Con equilibrio, e facendo riferimento anche alle più recenti prese di posizione di Walzer (sempre più indulgenti nei confronti dell'intervento militare), nonché all'aggiornamento della sua teoria (con l'integrazione dello jus post bellum ai canonici jus ad bellum e jus in bello: pp. 129-130; sul punto cfr., anche, A. Calbucci, Jus post bellum: dal Regno del diritto internazionale al Regno dell'ethos liberale globale, il quale è estremamente critico nei riguardi delle posizioni di Walzer), Loretoni mette in luce le interessanti prospettive teoriche che emergono dai lavori dell'autore statunitense ma anche le non trascurabili ambivalenze e ambiguità. A suo avviso, se certamente da prendere sul serio è, in primis, l'individuazione della funzione primaria della guerra giusta, ovvero il fornire «princìpi critici» (critical principles) per una valutazione delle guerre, e per poter così formulare un giudizio su di esse, non esenti da autentici pericoli sono teorizzazioni «ardite» quali quella della supreme emergency, che non può non apparire come una «riformulazione del discusso criterio della tradizionale necessità militare di matrice realista» (p. 115; sia consentito rinviare, a questo riguardo, alle osservazioni svolte in Th. Casadei, Etica pratica e casi di guerra: l''armamentario argomentativo' di Michael Walzer).
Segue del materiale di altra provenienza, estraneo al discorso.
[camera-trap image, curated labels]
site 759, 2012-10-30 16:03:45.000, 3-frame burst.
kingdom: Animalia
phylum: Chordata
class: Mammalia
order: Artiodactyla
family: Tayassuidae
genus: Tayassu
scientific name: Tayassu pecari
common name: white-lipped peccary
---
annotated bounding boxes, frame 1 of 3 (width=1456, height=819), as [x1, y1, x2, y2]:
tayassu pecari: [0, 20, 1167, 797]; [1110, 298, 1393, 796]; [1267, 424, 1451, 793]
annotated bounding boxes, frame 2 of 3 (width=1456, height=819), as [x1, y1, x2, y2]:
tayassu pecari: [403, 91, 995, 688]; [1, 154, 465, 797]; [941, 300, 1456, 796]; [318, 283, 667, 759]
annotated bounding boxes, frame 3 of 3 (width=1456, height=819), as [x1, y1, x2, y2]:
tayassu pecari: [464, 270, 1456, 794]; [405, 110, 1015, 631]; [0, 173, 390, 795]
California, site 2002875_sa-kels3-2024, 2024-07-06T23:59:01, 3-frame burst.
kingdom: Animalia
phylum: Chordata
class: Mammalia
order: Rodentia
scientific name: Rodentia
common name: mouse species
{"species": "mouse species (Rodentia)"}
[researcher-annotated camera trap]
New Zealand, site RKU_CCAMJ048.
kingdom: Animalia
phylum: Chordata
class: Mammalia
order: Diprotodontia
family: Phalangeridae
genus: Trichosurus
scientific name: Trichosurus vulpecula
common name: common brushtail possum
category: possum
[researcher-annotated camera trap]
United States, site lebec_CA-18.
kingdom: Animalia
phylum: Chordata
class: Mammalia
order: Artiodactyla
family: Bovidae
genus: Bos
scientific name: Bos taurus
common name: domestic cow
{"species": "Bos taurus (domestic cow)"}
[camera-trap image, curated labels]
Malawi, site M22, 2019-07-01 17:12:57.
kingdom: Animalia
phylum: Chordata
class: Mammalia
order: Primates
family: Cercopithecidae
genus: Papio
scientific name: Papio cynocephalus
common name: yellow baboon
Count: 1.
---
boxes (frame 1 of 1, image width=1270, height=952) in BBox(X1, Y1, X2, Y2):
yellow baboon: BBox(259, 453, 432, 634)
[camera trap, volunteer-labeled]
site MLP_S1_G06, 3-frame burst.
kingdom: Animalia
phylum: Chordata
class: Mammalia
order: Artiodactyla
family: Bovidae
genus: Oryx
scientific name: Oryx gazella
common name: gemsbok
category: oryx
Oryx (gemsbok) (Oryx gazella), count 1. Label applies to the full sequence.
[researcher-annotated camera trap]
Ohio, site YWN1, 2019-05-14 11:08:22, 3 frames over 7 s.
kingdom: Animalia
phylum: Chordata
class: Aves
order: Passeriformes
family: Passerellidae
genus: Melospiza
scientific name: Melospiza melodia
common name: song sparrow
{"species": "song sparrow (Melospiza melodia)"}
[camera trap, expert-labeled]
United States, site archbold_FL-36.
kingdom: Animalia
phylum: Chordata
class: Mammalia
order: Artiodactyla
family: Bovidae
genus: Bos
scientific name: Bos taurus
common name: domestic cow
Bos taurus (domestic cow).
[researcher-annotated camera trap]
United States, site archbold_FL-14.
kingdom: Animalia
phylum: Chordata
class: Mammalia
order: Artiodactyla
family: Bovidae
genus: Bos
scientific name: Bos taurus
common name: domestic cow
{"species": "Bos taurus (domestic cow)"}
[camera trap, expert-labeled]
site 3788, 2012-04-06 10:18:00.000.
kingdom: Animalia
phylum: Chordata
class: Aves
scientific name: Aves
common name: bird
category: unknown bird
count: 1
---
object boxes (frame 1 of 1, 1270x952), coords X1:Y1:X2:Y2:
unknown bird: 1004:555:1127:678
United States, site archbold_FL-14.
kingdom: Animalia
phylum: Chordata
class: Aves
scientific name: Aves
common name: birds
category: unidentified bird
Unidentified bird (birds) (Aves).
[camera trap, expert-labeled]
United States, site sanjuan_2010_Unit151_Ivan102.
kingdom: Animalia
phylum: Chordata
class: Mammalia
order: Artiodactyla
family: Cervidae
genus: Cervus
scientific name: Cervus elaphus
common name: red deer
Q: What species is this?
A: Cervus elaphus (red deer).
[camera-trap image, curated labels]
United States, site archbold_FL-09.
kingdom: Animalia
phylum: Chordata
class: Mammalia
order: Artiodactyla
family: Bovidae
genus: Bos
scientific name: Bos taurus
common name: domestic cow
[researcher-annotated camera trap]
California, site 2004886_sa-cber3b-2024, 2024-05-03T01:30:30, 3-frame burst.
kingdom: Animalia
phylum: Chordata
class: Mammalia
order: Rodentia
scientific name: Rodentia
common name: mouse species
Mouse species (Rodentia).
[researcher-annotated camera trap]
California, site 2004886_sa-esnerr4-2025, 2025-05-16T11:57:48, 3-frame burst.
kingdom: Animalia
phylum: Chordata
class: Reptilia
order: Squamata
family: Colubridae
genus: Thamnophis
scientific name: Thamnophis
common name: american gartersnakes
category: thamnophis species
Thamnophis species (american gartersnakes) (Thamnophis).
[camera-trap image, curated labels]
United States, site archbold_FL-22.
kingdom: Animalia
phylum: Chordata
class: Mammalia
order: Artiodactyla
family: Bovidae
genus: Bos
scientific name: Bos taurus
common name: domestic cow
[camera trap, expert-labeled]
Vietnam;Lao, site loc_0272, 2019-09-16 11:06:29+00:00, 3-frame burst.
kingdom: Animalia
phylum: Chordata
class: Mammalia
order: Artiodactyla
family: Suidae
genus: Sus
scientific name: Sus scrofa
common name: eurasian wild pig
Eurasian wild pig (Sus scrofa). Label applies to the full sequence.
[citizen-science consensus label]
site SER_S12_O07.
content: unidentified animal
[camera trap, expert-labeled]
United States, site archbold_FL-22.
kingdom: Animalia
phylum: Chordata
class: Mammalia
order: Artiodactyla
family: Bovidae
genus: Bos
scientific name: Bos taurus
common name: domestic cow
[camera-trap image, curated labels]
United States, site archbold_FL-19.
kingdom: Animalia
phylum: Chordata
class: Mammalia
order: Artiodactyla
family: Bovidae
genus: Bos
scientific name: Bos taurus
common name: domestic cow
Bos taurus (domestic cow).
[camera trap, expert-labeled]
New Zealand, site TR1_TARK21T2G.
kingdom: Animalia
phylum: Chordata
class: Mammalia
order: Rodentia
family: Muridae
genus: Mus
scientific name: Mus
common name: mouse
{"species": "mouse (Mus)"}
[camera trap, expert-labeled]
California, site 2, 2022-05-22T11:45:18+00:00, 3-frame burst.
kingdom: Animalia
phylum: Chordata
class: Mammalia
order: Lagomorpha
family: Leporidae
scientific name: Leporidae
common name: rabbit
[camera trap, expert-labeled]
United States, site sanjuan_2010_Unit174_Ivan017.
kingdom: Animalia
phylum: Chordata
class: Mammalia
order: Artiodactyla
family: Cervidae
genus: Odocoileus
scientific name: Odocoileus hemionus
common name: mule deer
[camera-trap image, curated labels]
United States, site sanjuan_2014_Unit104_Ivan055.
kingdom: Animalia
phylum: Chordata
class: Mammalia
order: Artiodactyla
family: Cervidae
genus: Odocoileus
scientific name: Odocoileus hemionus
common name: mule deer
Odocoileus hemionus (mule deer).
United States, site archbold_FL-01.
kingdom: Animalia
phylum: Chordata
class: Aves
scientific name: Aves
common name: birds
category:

Alla luce della ricostruzione storica e teorica condotta nei vari capitoli, l'autrice approda infine nel quarto capitolo, seguendo un originale percorso, ad una sua possibile proposta incentrata sul peculiare modo di intendere le questioni della pace e di della guerra nel contesto del processo di integrazione europea e delle istituzioni dell'Unione. A partire dall'idea chiave, mutuata dall'elaborazione di Mario Telò, dell'Europa come «potenza civile» (pp. 153 ss.), dal ragionamento di Loretoni emerge che il Sonderweg europeo rappresenta un'autentica sfida teorica per molti ambiti disciplinari: tale processo richiede un approccio teorico alternativo ai paradigmi e ai modelli della tradizione del realismo politico, all'ipotesi cosmopolitica di origine kantiana e alla tradizione di ispirazione groziana. L'Unione europea, intesa come inedita possibilità di articolare le istituzioni politiche, offre un'ipotesi «neo-regionale» (avvicinabile per molti aspetti alla prospettiva del liberal institutionalism) che mostra le possibilità di un livello di analisi - e di azione - intermedio tra quello nazionale e quello globale. Le teorie della pace e le teorie della guerra sono così chiamate a confrontarsi con un soggetto che ne complica, sotto il profilo teorico, i contorni, ma che, sotto il profilo pratico-politico, può generare inoltre un diverso modo di pensare il potere, l'ordine tra gli Stati, le forme del conflitto, la democrazia stessa. La sfida, che Loretoni accoglie con spirito coraggioso e memore della lezione kantiana, diviene quella di trovare una nuova modalità di bilanciamento tra statualità e cosmopolis; ciò che può essere letta coma la cifra più autentica dell'esperienza europea e, quindi, anche quanto di più significativo l'Europa potrebbe oggi dire entro un contesto globale in cui proprio gli Stati Uniti, che per primi «hanno praticato la critica federalista alla summa potestas», si dimostrano prigionieri della logica di potenza.